Hi David,
You asked for a monitoring solution that will alert you if your site is modified or gets hacked/with malware.
You could try http://sucuri.net. That's exactly what it does :)
As far as your malware problem, we are seeing a large number of desktop virus stealing FTP/SFTP credentials stored on FTP/SFTP clients. Have you changed your password? Are you running a good AV as well?
Thanks,
(Not sure if there's a better place to ask this)
My Drupal site was hacked recently. index.php was modified at the top to include another file which was a static page with a lot of nonsense about Cialis but also had a nasty <?php eval(gzinflate(base64_decode([string])) ?> at the bottom.
I don't know whether it was a Drupal issue: I was running 6.14 and had a couple of modules that were one step behind on upgrading, but nothing that seemed too dangerous. All vistiors to my site are anonymous and can't upload any files etc.
My site is hosted on Rackspace Cloud Sites and I use SFTP. I'm not aware of anything dodgy on my local system (Kaspersky doesn't report anything).
I've edited index.php and deleted a few files I have found on the site.

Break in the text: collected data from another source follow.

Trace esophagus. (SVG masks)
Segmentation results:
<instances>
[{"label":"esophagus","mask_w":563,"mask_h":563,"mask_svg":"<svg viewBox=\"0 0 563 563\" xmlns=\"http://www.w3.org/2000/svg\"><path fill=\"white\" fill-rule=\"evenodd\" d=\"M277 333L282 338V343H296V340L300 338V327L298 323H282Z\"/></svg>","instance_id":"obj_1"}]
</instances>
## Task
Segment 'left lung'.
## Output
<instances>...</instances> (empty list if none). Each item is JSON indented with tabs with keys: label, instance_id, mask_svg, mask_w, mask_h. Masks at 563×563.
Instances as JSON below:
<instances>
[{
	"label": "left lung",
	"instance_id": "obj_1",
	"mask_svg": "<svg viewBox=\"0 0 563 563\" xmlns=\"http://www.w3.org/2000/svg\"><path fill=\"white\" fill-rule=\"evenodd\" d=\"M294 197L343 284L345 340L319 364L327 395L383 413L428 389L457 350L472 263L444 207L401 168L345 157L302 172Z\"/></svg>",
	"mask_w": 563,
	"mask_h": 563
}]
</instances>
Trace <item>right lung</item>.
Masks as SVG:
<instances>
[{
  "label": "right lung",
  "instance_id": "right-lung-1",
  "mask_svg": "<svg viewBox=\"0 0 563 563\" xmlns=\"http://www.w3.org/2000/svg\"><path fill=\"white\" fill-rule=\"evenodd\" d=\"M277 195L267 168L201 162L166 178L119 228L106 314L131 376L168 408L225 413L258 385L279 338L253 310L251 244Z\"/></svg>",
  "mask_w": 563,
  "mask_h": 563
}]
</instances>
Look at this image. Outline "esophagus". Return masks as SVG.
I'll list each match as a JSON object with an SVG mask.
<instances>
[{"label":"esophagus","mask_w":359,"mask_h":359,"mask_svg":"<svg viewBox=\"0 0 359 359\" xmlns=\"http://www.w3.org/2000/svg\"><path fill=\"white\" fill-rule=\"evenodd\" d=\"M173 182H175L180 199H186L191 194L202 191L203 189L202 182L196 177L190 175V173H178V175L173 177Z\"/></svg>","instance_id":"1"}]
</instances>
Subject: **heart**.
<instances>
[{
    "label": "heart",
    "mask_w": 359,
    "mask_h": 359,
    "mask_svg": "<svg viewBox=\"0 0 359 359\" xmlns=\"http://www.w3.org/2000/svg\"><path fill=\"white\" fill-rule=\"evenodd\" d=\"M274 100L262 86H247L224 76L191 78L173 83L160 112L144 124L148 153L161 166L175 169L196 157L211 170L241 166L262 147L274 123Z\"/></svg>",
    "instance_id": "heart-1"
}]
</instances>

I've changed my FTP password.
Is there anything I can do on a production site to make sure this doesn't happen again? Without knowing where the attack came from I'm a bit concerned. Would copying index.php to (say) front.php, get htaccess to use that as the default page, and create a dummy index.php fool an automated attack? Probably not.
Alternatively, does anyone know of a good monitoring service that would text me if a page on a site changes, so at least I know straightaway if this happens again, rather than it being up over a weekend.